ECLI:NL:RBDHA:2022:11764
Rechtbank Den Haag
- Eerste aanleg - enkelvoudig
- Rechtspraak.nl
Verzoek om vergoeding van proceskosten na intrekking asielberoep
In deze zaak heeft verzoeker op 19 mei 2022 beroep ingesteld tegen het niet tijdig beslissen op zijn asielaanvraag, die op 10 september 2021 was ingediend. De staatssecretaris van Justitie en Veiligheid, verweerder, heeft op 18 juli 2022 alsnog een beslissing genomen op de asielaanvraag. Na deze beslissing heeft verzoeker het beroep ingetrokken en verzocht om een vergoeding van de proceskosten. De rechtbank heeft, met toepassing van artikel 8:54, eerste lid, van de Algemene wet bestuursrecht (Awb), uitspraak gedaan zonder zitting.
De rechtbank overweegt dat de veroordeling van een partij in de proceskosten is geregeld in de artikelen 8:75 en 8:75a van de Awb, en dat als een beroep wordt ingetrokken omdat het bestuursorgaan tegemoet is gekomen aan de indiener, de rechtbank op verzoek van de indiener het bestuursorgaan kan veroordelen in de proceskosten. De rechtbank stelt vast dat verweerder aan verzoeker tegemoet is gekomen door alsnog een beslissing te nemen tijdens het beroep tegen het niet tijdig nemen van een besluit.

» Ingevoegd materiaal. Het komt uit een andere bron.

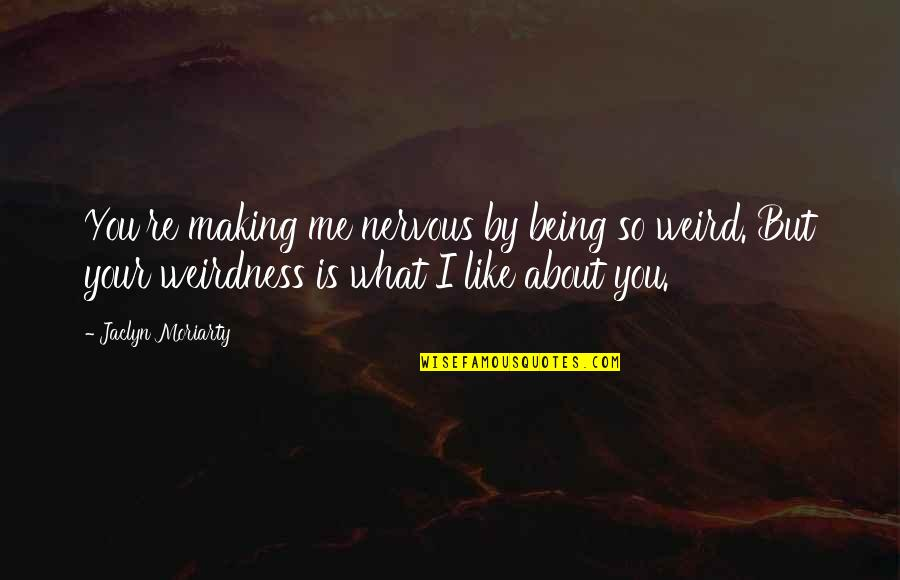 Nervousness Quotes By Jaclyn Moriarty: You're making me nervous by being so weird.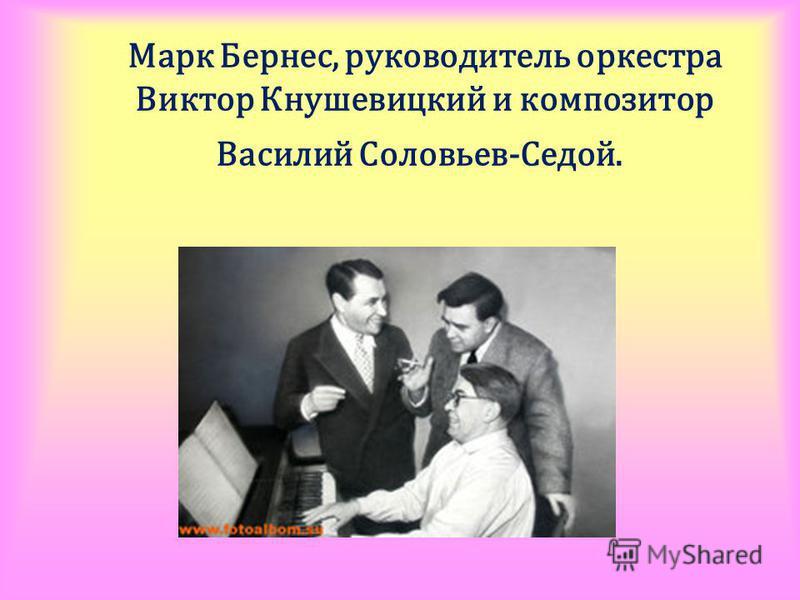 Марк Бернес, руководитель оркестра Виктор Кнушевицкий и композитор Василий Соловьев-Седой.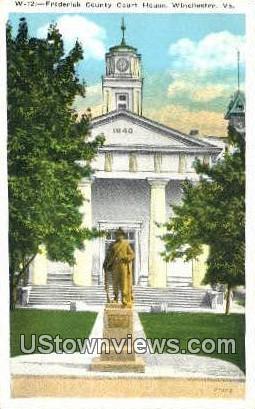 Frederick County Court House  - Winchester, Virginia VA Postcard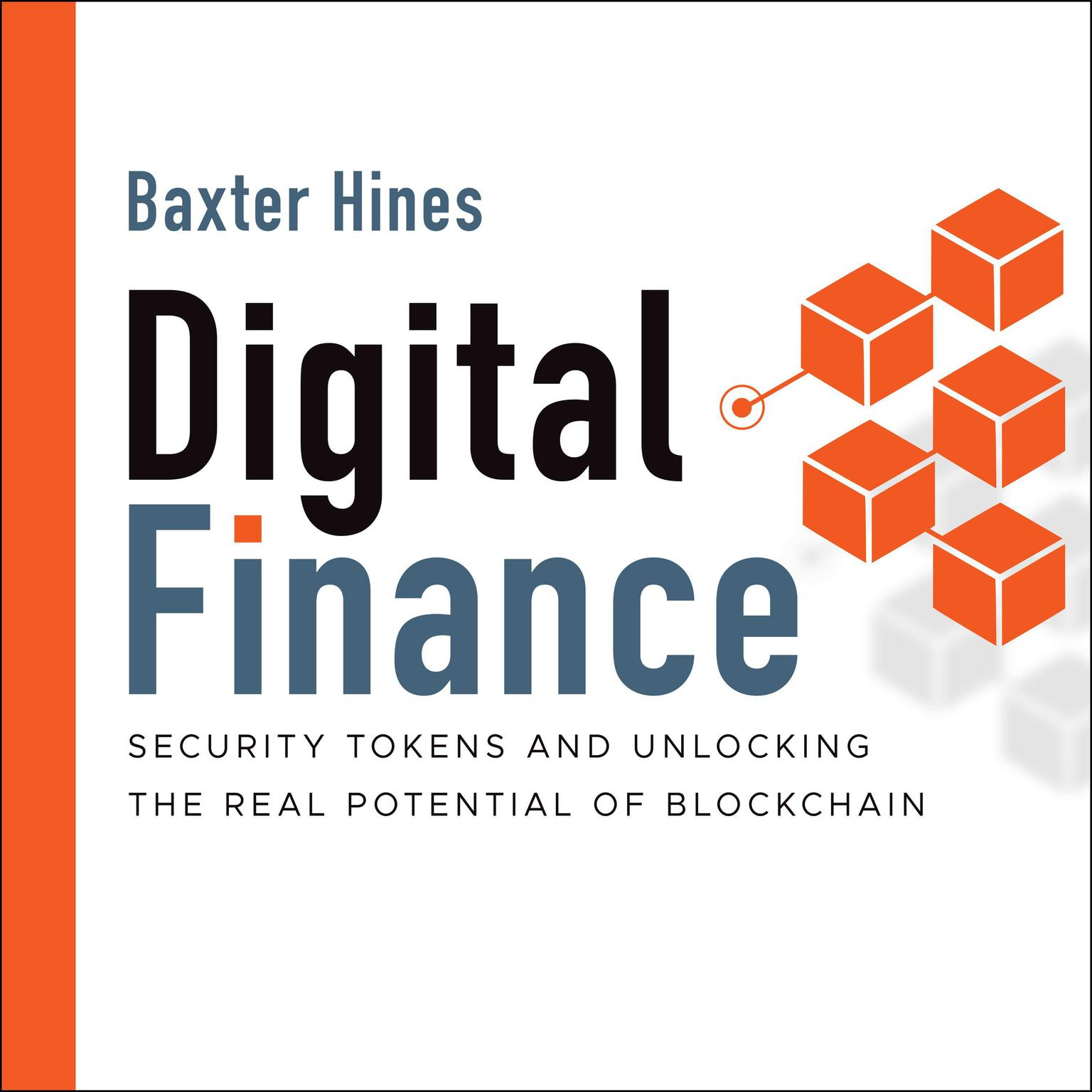 Digital Finance: Security Tokens and Unlocking the Real Potential of Blockchain Audiobook, by Baxter Hines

De rechtbank oordeelt dat het verzoek om vergoeding van de proceskosten gegrond is. De kosten voor de door een derde beroepsmatig verleende rechtsbijstand worden vastgesteld op €379,50, gebaseerd op het Besluit proceskosten bestuursrecht (Bpb). De rechtbank past de wegingsfactor 'licht' toe, aangezien het beroep enkel betrekking had op het niet tijdig nemen van een besluit. De rechtbank veroordeelt verweerder in de proceskosten van verzoeker tot een bedrag van €379,50.